Dataset rows
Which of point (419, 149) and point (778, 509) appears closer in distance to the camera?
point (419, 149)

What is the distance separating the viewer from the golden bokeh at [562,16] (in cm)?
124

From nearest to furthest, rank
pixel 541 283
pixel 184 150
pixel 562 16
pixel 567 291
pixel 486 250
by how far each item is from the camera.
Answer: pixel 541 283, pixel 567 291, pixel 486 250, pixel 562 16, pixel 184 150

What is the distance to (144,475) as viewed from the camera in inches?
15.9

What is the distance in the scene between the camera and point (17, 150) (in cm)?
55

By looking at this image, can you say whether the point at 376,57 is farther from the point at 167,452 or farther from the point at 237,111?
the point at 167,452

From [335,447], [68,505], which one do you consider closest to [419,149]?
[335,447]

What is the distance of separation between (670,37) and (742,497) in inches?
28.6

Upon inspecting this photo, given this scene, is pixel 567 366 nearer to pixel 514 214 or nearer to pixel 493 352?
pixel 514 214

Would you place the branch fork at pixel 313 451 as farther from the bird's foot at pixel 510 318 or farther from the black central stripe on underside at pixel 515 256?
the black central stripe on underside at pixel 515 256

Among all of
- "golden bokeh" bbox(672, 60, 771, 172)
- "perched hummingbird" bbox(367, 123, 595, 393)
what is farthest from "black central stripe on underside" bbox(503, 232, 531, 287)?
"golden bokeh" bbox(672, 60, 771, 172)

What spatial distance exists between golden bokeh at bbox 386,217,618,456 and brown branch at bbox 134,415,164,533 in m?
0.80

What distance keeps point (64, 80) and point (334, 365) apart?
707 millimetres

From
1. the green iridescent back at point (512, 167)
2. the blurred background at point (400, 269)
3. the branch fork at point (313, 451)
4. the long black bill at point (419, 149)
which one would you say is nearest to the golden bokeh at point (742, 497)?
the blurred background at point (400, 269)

* * *

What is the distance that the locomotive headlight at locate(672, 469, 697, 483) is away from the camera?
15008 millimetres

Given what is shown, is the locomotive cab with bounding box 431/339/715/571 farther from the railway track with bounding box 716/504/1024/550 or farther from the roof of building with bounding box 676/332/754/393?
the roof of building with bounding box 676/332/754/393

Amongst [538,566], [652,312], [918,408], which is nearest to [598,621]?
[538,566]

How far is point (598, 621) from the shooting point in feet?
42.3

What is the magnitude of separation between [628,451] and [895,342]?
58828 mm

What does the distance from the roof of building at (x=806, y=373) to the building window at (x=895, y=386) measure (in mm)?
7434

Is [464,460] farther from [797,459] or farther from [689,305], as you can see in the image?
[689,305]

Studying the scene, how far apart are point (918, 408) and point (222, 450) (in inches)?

==

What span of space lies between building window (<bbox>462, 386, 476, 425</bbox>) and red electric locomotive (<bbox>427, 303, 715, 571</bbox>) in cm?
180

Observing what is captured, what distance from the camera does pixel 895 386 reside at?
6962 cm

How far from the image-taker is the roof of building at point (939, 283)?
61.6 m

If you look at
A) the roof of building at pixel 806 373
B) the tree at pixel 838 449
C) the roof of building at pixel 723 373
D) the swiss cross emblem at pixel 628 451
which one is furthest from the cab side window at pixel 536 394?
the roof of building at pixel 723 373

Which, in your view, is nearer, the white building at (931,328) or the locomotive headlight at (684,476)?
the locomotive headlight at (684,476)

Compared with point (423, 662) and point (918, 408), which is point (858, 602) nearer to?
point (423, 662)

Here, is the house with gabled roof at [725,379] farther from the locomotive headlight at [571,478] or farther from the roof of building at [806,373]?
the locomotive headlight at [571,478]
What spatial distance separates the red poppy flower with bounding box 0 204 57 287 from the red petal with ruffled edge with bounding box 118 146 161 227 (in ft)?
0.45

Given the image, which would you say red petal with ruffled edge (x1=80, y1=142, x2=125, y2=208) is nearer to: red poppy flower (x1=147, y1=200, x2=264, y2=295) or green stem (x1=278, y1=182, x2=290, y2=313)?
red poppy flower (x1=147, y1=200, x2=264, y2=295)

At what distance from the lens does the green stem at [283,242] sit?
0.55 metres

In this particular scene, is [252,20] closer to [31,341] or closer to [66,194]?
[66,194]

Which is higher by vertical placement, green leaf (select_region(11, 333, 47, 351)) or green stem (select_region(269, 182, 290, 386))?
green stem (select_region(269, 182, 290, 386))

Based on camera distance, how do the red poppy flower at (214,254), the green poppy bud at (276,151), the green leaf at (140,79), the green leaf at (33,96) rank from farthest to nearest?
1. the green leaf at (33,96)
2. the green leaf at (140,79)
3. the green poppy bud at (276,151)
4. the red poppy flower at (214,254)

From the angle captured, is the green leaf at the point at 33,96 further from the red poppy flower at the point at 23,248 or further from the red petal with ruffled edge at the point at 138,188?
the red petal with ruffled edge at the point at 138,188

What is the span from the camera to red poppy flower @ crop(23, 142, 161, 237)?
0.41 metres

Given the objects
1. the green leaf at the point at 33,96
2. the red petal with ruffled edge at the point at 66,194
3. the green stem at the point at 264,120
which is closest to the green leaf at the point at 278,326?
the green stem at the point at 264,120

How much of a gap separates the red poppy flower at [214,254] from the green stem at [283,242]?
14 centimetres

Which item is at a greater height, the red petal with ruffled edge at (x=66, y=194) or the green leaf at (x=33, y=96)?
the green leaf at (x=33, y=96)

» **WORK TO BE COMPLETED**: Rename "branch fork" as "forked twig" in the stretch from the line containing "Which of point" through the line containing "707 millimetres", and write out those lines with nothing else altered.

» **RESPONSE TO THIS TASK**:
Which of point (419, 149) and point (778, 509) appears closer in distance to the camera?
point (419, 149)

What is the distance separating the viewer from the golden bokeh at [562,16] (in cm)?
124

From nearest to furthest, rank
pixel 541 283
pixel 184 150
pixel 562 16
pixel 567 291
pixel 486 250
by how far each item is from the camera.
Answer: pixel 541 283, pixel 567 291, pixel 486 250, pixel 562 16, pixel 184 150

What is the distance to (144,475) as viewed from the camera in inches?
15.9

What is the distance in the scene between the camera and point (17, 150) (in cm)?
55

By looking at this image, can you say whether the point at 376,57 is farther from the point at 167,452 or farther from the point at 237,111?
the point at 167,452

From [335,447], [68,505], which one do you consider closest to [419,149]?
[335,447]

What is the distance of separation between (670,37) and (742,497) in inches?
28.6

Upon inspecting this photo, given this scene, is pixel 567 366 nearer to pixel 514 214 or nearer to pixel 493 352?
pixel 514 214

Would you place the forked twig at pixel 313 451 as farther from the bird's foot at pixel 510 318 or farther from the black central stripe on underside at pixel 515 256?
the black central stripe on underside at pixel 515 256

Among all of
- "golden bokeh" bbox(672, 60, 771, 172)
- "perched hummingbird" bbox(367, 123, 595, 393)
what is farthest from "black central stripe on underside" bbox(503, 232, 531, 287)?
"golden bokeh" bbox(672, 60, 771, 172)

What spatial distance exists between golden bokeh at bbox 386,217,618,456 and brown branch at bbox 134,415,164,533 in m?
0.80

What distance keeps point (64, 80) and point (334, 365) apart?
707 millimetres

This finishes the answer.